Monday, September 29, 2008

The Big Squeeze

I have been reading The Big Squeeze by Steven Greenhouse. Steven is a labor writer for the New York Times, and this book is about how the American worker is being squeezed dry by corporations looking to maximize profits at the expense of labor. That is why we need strong unions. Greenhouse notes that FDR wrote that labor unions are an important tool for lifting workers out of poverty and building a prosperous economy. Union workers make, on average, 20 percent higher wages than non-union workers. Union members are 28 percent more likely to have employer-provided health insurance and 54 percent more likely to have employer-provided pensions.

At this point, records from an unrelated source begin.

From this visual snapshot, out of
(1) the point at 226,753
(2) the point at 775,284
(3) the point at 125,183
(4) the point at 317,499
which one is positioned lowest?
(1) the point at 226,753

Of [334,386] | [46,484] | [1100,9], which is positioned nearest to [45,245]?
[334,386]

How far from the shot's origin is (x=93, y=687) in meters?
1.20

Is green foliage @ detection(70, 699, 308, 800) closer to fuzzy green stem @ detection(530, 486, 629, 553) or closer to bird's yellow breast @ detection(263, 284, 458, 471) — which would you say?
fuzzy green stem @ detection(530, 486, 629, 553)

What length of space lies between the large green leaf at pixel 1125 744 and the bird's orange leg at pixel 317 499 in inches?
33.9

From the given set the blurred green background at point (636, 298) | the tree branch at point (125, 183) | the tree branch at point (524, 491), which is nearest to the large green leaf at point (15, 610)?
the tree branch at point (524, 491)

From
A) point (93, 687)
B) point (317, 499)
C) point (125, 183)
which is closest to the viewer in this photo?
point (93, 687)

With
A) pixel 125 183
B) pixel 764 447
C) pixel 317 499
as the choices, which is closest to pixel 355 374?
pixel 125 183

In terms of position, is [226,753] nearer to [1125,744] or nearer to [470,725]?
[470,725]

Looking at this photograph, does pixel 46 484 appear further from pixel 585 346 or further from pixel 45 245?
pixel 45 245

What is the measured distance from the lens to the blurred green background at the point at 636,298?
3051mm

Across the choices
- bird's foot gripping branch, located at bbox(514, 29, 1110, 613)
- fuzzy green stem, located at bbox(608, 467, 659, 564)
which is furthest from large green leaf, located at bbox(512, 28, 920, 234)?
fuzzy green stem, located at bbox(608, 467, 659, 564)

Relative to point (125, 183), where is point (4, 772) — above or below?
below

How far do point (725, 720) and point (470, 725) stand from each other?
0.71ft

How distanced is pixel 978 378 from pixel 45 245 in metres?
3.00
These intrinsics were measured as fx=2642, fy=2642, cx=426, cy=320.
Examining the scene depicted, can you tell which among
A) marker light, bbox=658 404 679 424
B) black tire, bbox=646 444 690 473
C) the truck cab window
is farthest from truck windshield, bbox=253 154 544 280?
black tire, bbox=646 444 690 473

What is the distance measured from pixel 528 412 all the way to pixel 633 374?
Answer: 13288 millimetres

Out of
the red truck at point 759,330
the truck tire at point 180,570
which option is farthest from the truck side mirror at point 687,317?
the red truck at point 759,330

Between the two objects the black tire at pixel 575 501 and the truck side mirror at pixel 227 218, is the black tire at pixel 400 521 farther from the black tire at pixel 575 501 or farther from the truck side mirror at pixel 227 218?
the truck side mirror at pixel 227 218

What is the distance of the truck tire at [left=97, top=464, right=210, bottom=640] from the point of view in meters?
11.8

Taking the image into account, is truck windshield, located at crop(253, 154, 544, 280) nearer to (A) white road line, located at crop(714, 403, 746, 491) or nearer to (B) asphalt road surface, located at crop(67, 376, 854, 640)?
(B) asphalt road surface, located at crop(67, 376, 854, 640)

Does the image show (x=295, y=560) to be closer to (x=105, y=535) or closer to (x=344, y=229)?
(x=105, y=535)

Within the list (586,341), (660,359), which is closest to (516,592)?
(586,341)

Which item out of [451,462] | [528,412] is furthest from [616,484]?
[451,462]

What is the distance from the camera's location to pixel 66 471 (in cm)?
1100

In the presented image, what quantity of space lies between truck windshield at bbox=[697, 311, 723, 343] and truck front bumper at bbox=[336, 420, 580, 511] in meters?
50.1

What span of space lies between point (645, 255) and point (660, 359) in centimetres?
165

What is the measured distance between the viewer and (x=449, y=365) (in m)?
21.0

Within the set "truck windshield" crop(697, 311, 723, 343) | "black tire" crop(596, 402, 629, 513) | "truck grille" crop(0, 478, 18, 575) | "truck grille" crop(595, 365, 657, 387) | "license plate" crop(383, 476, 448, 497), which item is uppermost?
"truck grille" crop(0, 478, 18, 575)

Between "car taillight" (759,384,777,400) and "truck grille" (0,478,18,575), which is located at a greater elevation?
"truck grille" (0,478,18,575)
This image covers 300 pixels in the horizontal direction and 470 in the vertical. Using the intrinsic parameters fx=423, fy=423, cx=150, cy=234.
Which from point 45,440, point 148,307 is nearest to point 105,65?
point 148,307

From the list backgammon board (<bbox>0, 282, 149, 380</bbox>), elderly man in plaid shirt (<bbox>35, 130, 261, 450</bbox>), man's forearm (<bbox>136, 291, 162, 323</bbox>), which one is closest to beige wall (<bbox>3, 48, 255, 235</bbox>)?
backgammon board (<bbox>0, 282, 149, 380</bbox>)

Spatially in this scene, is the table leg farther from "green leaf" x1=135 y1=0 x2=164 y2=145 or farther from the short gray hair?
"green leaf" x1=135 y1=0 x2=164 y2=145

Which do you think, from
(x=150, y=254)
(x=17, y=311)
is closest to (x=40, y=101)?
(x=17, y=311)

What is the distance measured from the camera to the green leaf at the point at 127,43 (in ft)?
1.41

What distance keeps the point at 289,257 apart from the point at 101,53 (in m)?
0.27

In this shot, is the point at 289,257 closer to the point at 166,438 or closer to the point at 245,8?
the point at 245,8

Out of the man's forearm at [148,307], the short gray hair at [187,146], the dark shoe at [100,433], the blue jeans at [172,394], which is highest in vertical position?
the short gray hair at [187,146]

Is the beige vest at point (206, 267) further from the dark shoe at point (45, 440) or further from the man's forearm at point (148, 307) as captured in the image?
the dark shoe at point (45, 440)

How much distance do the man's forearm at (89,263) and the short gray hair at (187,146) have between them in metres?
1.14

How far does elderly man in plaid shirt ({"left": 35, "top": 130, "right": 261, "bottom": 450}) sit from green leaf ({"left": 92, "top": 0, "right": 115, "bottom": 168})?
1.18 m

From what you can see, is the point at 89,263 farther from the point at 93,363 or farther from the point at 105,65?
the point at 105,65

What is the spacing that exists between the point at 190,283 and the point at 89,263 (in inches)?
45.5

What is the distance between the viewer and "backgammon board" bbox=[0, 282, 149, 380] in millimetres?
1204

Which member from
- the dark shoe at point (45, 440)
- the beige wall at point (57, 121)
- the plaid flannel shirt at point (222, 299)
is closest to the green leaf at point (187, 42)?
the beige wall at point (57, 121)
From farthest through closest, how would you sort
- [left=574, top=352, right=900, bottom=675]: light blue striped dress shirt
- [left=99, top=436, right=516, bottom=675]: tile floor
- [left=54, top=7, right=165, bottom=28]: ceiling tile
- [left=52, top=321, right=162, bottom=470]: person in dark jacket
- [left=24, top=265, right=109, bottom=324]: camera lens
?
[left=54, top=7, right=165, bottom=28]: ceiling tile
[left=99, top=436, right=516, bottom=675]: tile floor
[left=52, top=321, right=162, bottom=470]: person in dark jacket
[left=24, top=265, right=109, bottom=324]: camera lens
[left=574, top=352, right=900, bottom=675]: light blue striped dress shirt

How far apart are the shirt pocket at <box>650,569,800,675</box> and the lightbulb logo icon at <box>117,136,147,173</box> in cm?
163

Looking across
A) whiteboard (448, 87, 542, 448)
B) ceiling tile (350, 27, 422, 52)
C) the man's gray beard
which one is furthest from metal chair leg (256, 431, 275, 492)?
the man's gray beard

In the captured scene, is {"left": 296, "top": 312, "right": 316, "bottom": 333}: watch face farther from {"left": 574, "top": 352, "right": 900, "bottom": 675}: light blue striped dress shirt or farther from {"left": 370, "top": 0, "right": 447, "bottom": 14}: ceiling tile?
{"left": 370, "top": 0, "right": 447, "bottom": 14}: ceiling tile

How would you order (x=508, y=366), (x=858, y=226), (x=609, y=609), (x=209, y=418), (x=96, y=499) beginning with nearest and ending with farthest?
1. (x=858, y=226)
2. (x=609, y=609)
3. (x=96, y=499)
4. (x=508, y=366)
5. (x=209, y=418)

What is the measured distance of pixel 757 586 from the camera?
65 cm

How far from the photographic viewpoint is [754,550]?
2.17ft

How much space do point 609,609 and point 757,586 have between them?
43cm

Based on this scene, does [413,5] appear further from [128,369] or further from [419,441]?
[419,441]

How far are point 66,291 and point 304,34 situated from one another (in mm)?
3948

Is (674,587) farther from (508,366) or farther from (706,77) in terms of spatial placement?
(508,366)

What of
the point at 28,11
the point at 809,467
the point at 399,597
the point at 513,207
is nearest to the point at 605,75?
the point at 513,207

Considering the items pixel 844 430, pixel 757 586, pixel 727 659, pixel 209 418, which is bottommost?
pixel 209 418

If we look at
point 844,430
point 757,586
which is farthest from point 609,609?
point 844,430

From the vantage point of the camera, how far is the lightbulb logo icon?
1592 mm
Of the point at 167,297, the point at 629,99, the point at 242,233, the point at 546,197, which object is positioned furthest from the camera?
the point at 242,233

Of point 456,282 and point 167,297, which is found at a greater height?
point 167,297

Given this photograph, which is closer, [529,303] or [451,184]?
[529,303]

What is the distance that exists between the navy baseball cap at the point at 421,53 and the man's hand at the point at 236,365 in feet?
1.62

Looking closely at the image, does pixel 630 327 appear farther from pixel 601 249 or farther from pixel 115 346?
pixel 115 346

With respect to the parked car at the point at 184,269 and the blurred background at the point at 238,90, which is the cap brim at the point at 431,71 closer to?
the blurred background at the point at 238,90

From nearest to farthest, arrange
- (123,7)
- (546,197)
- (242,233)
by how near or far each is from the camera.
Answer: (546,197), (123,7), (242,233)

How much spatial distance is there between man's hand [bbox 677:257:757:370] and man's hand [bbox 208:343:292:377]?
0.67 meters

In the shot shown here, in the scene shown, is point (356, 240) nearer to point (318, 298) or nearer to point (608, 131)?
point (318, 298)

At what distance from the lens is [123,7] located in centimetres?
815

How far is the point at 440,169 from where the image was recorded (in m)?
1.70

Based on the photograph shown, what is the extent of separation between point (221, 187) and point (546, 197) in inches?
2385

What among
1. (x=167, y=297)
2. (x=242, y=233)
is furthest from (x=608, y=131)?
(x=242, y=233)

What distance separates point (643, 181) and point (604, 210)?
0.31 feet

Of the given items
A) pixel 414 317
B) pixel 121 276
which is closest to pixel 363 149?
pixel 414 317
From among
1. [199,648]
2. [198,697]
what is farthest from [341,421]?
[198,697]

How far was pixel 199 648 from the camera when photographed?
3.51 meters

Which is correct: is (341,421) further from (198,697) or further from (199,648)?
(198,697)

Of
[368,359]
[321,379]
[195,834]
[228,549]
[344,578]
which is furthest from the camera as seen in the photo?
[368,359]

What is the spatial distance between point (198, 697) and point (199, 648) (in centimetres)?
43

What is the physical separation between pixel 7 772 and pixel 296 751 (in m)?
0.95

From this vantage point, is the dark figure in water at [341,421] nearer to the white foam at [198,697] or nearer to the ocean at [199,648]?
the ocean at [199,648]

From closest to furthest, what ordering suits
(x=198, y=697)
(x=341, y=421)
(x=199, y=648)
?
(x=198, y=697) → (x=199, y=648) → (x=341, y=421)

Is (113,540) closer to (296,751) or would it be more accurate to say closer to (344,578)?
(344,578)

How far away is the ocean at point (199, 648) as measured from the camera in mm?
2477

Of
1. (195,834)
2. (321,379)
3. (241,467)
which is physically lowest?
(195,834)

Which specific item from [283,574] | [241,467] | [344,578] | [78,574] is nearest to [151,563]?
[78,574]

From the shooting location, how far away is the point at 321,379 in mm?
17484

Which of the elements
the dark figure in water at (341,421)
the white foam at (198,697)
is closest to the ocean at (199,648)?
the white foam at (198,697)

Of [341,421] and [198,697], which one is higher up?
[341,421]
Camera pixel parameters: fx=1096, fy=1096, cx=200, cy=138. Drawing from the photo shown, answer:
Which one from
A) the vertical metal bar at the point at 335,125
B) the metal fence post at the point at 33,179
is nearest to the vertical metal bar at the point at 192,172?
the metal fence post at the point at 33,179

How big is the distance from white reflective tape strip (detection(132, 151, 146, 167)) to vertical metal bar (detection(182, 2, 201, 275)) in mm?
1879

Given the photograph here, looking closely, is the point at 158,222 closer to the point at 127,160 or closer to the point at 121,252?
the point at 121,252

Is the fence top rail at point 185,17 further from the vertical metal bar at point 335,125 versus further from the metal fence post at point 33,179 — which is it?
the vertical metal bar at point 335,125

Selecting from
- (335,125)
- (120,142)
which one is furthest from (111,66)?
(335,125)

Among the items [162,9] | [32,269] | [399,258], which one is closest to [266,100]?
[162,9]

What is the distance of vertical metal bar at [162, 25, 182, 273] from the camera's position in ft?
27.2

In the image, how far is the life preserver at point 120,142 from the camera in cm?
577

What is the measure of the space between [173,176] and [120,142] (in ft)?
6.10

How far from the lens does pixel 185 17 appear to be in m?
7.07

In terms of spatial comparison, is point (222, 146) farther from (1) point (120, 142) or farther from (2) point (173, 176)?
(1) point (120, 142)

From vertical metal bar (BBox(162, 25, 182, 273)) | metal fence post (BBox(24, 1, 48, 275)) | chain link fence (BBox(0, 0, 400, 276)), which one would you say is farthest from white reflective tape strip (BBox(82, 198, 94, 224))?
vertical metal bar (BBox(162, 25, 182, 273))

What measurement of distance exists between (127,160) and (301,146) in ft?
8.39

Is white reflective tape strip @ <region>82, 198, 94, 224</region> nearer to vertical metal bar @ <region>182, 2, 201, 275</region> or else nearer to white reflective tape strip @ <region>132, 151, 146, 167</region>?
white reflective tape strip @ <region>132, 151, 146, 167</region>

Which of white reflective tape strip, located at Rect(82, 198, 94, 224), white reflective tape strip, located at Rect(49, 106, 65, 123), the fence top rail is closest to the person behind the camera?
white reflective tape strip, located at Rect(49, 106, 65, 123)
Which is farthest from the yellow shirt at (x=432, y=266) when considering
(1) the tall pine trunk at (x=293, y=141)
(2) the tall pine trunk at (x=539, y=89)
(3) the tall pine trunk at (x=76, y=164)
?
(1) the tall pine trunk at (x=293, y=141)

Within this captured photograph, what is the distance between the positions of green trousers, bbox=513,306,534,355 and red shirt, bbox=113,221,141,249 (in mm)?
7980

The plus for employers is that unionized plants have greater productivity per worker than non-union plants. The positives that unions provide for workers are many. But the section of the book that was really illuminating for me was a section about the problems that have hurt unions over the years. Besides the corruption that has affected some unions, I found this paragraph really hit home:

“At many unions, the notion of union democracy became an oxymoron. Many union presidents saw themselves as presidents-for-life. Too often they surrounded themselves with yes-men who were scared to challenge them or raise fresh ideas. And too often union leaders deliberately kept the rank and file uninvolved and in the dark, usually because they knew that an informed, invigorated rank and file could someday rise up against them on anything from bloated leader salaries to terrible contracts. A movement that was once inspiring became a champion of the status quo. It had lost its vigor, its vision and its way.”

I have read this paragraph to several members of my union and the response is inevitably the same, “I thought we were the only union to have this problem!”